◆ **What you have to do**
Print the data that follows exactly.

§ §

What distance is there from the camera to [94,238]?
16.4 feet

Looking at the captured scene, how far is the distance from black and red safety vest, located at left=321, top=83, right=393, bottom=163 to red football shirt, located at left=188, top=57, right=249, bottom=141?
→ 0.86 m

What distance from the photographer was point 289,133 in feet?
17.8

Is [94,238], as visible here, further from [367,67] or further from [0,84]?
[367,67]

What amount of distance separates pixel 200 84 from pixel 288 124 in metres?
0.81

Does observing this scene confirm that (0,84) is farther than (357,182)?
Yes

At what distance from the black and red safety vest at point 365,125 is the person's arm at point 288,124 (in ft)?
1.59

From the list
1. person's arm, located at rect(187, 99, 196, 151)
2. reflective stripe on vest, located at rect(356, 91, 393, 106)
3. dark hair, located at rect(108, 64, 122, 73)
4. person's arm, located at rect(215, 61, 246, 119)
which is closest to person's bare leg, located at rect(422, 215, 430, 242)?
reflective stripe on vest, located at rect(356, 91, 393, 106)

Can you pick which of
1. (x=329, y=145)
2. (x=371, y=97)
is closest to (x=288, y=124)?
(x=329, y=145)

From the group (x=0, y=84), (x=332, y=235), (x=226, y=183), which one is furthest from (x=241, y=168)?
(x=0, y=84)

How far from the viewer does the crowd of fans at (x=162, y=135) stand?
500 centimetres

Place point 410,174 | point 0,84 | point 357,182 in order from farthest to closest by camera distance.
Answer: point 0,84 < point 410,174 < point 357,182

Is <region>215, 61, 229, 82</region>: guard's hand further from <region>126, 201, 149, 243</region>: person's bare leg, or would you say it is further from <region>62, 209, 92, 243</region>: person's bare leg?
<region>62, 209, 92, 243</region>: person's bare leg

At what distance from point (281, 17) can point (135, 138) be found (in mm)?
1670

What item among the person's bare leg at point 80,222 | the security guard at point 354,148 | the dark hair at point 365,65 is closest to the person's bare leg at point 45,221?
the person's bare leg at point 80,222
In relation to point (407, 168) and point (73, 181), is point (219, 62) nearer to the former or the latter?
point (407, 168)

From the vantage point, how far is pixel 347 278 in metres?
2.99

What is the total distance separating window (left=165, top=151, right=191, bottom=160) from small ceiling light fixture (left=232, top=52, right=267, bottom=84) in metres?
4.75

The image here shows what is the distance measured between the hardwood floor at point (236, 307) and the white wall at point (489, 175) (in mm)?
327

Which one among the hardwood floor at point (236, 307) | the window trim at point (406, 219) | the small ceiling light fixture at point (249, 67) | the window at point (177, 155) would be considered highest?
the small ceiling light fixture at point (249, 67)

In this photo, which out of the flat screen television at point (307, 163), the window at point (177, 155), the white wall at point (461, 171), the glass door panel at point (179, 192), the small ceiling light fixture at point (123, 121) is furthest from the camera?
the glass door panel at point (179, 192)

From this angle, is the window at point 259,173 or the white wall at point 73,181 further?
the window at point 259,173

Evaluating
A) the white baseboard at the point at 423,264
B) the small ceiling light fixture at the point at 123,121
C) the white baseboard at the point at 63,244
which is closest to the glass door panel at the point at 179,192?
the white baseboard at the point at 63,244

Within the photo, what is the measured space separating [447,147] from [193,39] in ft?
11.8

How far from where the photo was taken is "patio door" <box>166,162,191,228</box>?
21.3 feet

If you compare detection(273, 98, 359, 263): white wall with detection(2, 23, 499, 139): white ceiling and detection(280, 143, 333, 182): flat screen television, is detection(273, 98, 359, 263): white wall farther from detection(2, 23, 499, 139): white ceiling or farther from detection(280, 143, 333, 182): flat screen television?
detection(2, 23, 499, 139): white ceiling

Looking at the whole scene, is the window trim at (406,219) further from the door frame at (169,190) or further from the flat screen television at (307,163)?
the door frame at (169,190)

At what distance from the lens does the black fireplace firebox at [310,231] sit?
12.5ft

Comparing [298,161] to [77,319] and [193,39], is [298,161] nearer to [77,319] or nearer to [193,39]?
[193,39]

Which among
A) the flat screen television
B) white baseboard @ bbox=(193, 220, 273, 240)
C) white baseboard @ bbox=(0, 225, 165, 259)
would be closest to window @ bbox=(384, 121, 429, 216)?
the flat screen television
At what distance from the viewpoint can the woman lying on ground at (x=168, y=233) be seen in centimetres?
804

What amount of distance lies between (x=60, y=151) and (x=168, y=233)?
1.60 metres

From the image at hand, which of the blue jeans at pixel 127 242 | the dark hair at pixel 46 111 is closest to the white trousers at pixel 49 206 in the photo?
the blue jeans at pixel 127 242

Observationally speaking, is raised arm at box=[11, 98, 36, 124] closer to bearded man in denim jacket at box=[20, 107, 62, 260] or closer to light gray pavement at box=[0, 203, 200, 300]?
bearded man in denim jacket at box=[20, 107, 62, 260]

§ §

◆ **Answer for this exercise**
What distance is there from the camera to [94,238]?
16.4 feet

Looking at the captured scene, how far is the distance from black and red safety vest, located at left=321, top=83, right=393, bottom=163 to red football shirt, located at left=188, top=57, right=249, bottom=141?
→ 0.86 m

What distance from the photographer was point 289,133 in feet?
17.8

Is [94,238], as visible here, further from [367,67] or further from [0,84]?
[367,67]

What amount of distance separates pixel 200 84 from pixel 288 124 in metres?
0.81

Does observing this scene confirm that (0,84) is farther than (357,182)?
Yes

At what distance from the black and red safety vest at point 365,125 is the person's arm at point 288,124 (in ft)?
1.59

From the list
1. person's arm, located at rect(187, 99, 196, 151)
2. reflective stripe on vest, located at rect(356, 91, 393, 106)
3. dark hair, located at rect(108, 64, 122, 73)
4. person's arm, located at rect(215, 61, 246, 119)
which is closest to person's bare leg, located at rect(422, 215, 430, 242)?
reflective stripe on vest, located at rect(356, 91, 393, 106)

Can you pick which of
1. (x=329, y=145)
2. (x=371, y=97)
is closest to (x=288, y=124)?
(x=329, y=145)

From the group (x=0, y=84), (x=332, y=235), (x=226, y=183), which one is furthest from (x=241, y=168)?
(x=0, y=84)

How far from the viewer does the crowd of fans at (x=162, y=135) stand?
500 centimetres

Place point 410,174 | point 0,84 | point 357,182 in order from farthest to closest by camera distance.
Answer: point 0,84 < point 410,174 < point 357,182

Is <region>215, 61, 229, 82</region>: guard's hand further from <region>126, 201, 149, 243</region>: person's bare leg, or would you say it is further from <region>62, 209, 92, 243</region>: person's bare leg?
<region>62, 209, 92, 243</region>: person's bare leg

At what distance from point (281, 17) can point (135, 138) be found (in mm)?
1670

What item among the person's bare leg at point 80,222 | the security guard at point 354,148 | the dark hair at point 365,65 is closest to the person's bare leg at point 45,221?
the person's bare leg at point 80,222
In relation to point (407, 168) and point (73, 181), is point (219, 62) nearer to the former or the latter?
point (407, 168)

From the vantage point, how far is pixel 347 278 in metres?
2.99

What is the total distance separating window (left=165, top=151, right=191, bottom=160) from small ceiling light fixture (left=232, top=52, right=267, bottom=84) in metres?
4.75

The image here shows what is the distance measured between the hardwood floor at point (236, 307) and the white wall at point (489, 175) (in mm)?
327

Which one among the hardwood floor at point (236, 307) | the window trim at point (406, 219) | the small ceiling light fixture at point (249, 67) | the window at point (177, 155) would be considered highest?
the small ceiling light fixture at point (249, 67)

In this photo, which out of the flat screen television at point (307, 163), the window at point (177, 155), the white wall at point (461, 171), the glass door panel at point (179, 192), the small ceiling light fixture at point (123, 121) is furthest from the camera?
the glass door panel at point (179, 192)

From this angle, is the window at point 259,173 or the white wall at point 73,181 further?
the window at point 259,173

Evaluating
A) the white baseboard at the point at 423,264
B) the small ceiling light fixture at the point at 123,121
C) the white baseboard at the point at 63,244
which is closest to the glass door panel at the point at 179,192?
the white baseboard at the point at 63,244

Within the photo, what is the measured space separating [447,147] from [193,39] in ft?
11.8

How far from where the photo was taken is "patio door" <box>166,162,191,228</box>?
21.3 feet

If you compare detection(273, 98, 359, 263): white wall with detection(2, 23, 499, 139): white ceiling and detection(280, 143, 333, 182): flat screen television, is detection(273, 98, 359, 263): white wall farther from detection(2, 23, 499, 139): white ceiling or farther from detection(280, 143, 333, 182): flat screen television?
detection(2, 23, 499, 139): white ceiling

Looking at the whole scene, is the window trim at (406,219) further from the door frame at (169,190) or further from the flat screen television at (307,163)?
the door frame at (169,190)

At what distance from the lens does the black fireplace firebox at [310,231] sit?
12.5ft

Comparing [298,161] to [77,319] and [193,39], is [298,161] nearer to [77,319] or nearer to [193,39]?
[193,39]

Which among
A) the flat screen television
B) white baseboard @ bbox=(193, 220, 273, 240)
C) white baseboard @ bbox=(0, 225, 165, 259)
would be closest to window @ bbox=(384, 121, 429, 216)?
the flat screen television
At what distance from the viewpoint can the woman lying on ground at (x=168, y=233) be seen in centimetres?
804

What amount of distance lies between (x=60, y=151) and (x=168, y=233)?
1.60 metres

From the image at hand, which of the blue jeans at pixel 127 242 | the dark hair at pixel 46 111 is closest to the white trousers at pixel 49 206 in the photo?
the blue jeans at pixel 127 242

Observationally speaking, is raised arm at box=[11, 98, 36, 124] closer to bearded man in denim jacket at box=[20, 107, 62, 260] or closer to light gray pavement at box=[0, 203, 200, 300]?
bearded man in denim jacket at box=[20, 107, 62, 260]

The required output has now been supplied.